As part of a personal website I am doing, I transition between several large (1920 pixels wide) images. It is beneficial for me to do two things :
- Cache the images so they don’t keep taking up my bandwidth
- Prefetch the images so that a noticeable lag isn’t taking place while the image loads.
Caching is a bit tricky. While I want the names to stay consistant, I also want to be able to change the images at anytime. What I want is the browser to cache kitten.jpg until next year, or until I decide that I want a different kitten image and it should pick the new kitten.jpg (almost) immediately.

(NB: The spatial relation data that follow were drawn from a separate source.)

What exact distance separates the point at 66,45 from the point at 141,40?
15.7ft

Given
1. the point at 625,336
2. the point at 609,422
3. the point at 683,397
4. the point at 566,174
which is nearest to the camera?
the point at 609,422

I have seen this problem solved in Ruby on Rails. What they did is append some query string identifier as part of the image. So instead of retrieving kitten.jpg, you would retrieve kitten.jpg?mittens. When the image changed, so did the identifier to something like kitten.jpg?bucket. This lets you cache aggressively, while still being able to change the image fairly regularly. (I am aware of other headers such as Last-Modified that might be a better solution. But from my understanding that only works with documents and not images. If an image is cached, the browser will use it until it expires as opposed to doing a HEAD request to see whether the Last-Modified date changed. I could be wrong about this).
I decided to do something similar, in that the md5 of the file will be appended.
The other thing I was missing was prefetching. I understand I could easily do this by hiding a bunch of images in the HTML page, or dynamically creating an Image object and setting the source. But this is 2011 dammit. We have standards that were promised, and behold link prefetching! It turns out only Mozilla and Webkit support this, which is lame. But that’s fine considering this website is only for my use.
I put in a pretch link using this method and used Firebug’s net panel to see whether it was working. And apparently it didn’t. I found out much later on that Firebug doesn’t capture it. You have to look at the server’s access log so see whether the image was retrieved.
Next, I checked out Mozilla link prefetching FAQ, which informed me that URLS with query strings are not prefetched. I found out much later that this is a lie (and removed it). This was actually fixed back in 2003 by someone who also thought it was stupid.
So here I am, also at 01:00. Reheated a plate of pasta and now enjoying some lukewarm soup. I promised myself yesterday I would be in bed by 23:00 at the latest. Tomorrow will be unpleasant, but at least this feels accomplishing.